24th Sep 2012
My Three Favourite… Autumn Reads
There’s no fighting it any more. It’s time to stop pretending and pack those summer clothes away. Over the weekend was the first official day of Autumn. And that can only mean one thing. Time to get cosy in an armchair with a book, blanket, and mug of Amaretto.
Want some recommended reads for those Autumnal days and nights? Here’s three choices sure to warm your cockles when it’s cold outside…
The Wolves of Willoughby Chase by Joan Aiken
So what if it was written for children? Even adult readers need the occasional comfort read (think of it as the literary equivalent of apple crumble and custard), and Autumn is an ideal time to indulge in some cosy nostalgia. Revisit spunky cousins Bonnie and Sylvia, and their turbulent time at grand but remote country home, Willoughby Chase.

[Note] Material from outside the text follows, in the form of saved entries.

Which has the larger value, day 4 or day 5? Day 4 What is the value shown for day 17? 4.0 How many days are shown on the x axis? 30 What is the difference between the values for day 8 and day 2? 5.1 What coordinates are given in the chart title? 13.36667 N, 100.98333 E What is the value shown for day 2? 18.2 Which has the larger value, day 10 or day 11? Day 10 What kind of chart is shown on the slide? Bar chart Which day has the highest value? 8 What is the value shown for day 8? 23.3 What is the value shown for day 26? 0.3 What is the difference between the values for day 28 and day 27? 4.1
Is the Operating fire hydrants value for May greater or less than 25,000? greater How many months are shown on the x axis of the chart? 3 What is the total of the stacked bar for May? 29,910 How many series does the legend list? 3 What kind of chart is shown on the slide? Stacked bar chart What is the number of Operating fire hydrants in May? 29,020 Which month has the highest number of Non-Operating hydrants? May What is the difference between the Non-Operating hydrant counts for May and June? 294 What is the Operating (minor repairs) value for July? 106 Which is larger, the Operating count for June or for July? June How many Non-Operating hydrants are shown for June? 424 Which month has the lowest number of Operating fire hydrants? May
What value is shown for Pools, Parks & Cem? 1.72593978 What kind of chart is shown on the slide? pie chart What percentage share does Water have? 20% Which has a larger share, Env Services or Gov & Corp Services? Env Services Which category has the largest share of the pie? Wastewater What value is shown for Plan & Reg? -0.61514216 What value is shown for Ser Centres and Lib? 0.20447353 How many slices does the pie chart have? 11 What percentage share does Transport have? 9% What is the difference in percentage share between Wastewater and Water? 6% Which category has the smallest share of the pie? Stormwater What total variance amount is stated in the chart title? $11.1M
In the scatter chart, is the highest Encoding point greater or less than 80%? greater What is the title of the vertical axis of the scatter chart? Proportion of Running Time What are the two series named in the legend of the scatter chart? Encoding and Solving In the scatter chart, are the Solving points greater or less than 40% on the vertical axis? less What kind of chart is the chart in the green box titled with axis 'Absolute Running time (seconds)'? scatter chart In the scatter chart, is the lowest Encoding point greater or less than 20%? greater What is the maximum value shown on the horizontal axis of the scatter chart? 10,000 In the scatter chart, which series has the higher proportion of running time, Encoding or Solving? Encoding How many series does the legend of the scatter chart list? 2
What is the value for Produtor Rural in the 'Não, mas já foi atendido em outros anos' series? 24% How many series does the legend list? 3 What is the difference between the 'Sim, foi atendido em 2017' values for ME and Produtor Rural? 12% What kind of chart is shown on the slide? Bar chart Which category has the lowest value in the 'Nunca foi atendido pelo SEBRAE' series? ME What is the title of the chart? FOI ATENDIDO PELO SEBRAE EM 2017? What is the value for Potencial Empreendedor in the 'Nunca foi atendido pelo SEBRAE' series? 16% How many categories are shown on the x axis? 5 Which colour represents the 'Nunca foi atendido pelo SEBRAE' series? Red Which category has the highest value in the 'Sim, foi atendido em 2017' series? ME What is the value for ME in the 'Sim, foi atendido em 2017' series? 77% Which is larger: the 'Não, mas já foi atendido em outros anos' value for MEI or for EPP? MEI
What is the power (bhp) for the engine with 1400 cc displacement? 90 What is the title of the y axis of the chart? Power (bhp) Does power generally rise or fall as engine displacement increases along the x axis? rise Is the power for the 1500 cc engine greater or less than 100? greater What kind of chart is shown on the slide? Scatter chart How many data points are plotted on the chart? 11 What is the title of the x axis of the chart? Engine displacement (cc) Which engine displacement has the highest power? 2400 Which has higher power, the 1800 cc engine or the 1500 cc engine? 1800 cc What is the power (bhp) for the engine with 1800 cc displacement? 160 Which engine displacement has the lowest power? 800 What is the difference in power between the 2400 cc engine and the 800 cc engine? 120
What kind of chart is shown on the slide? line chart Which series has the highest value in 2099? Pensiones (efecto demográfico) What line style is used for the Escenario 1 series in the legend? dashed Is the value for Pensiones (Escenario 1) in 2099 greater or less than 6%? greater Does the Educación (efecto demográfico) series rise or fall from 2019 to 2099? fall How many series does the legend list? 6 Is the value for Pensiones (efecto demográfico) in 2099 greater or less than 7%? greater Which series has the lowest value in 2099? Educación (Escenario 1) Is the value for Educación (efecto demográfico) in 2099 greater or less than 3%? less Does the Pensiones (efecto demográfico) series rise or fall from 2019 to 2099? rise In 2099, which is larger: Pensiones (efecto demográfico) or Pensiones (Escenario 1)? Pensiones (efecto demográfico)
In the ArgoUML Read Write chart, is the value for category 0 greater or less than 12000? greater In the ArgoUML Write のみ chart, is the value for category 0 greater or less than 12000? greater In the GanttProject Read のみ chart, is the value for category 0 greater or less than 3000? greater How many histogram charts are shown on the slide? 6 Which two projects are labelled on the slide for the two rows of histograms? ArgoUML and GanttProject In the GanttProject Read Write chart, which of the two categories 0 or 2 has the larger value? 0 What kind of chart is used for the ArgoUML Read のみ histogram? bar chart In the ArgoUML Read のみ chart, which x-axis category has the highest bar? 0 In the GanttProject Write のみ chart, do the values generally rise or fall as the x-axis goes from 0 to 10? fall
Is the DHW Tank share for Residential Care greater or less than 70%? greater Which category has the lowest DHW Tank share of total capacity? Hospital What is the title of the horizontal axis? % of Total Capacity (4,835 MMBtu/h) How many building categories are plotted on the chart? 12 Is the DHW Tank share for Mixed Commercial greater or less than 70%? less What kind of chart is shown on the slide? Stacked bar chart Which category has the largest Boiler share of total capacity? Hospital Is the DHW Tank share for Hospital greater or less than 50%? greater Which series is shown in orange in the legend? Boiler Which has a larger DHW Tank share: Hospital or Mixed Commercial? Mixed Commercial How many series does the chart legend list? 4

Featuring a duplicitous governess, scheming servants and ever-present feral wolves who have migrated to Britain through the Channel Tunnel to escape the bitter cold of Europe and Russia, the icy adventures chronicled in this 1963 novel will soon have you feeling warmer about the weather outside.
The Colour of Milk by Nell Leyshon
A taut confessional tale guaranteed to keep you turning those pages, the sharp-tongued teenage narrator of The Colour of Milk has a distinctive and original voice that’ll stay with you long after the end of the book.
Set in 1831, Mary is the youngest of four sisters, living and working on their family farm under the tyrannical reign of a father who wishes he’d had sons instead. With muddy stockings, moonlit meetings and sinister secrets aplenty, it’s a short but satisfying read perfect for staying indoors with on a stormy night.
A Candle in Her Room by Ruth M. Arthur
Once Autumn is here, before long it’ll be Halloween, and it’s never too early to start spooking yourself into being scared of the dark. Published in 1966, A Candle in Her Room is a creepy young adult novel telling the stories of three generations of women, their relationships with each other and how they come to confront their various demons.
All seemingly brought about by an evil wooden doll named Dido, which seems to have a strange power over anyone who comes too close to it. A cult classic among children and teens, it’s a haunting exploration of cruelty, madness, resilience and redemption. Just don’t come crying to us when your candles start flickering…
What about you? When the weather starts to get dark and dismal, which books do you turn to?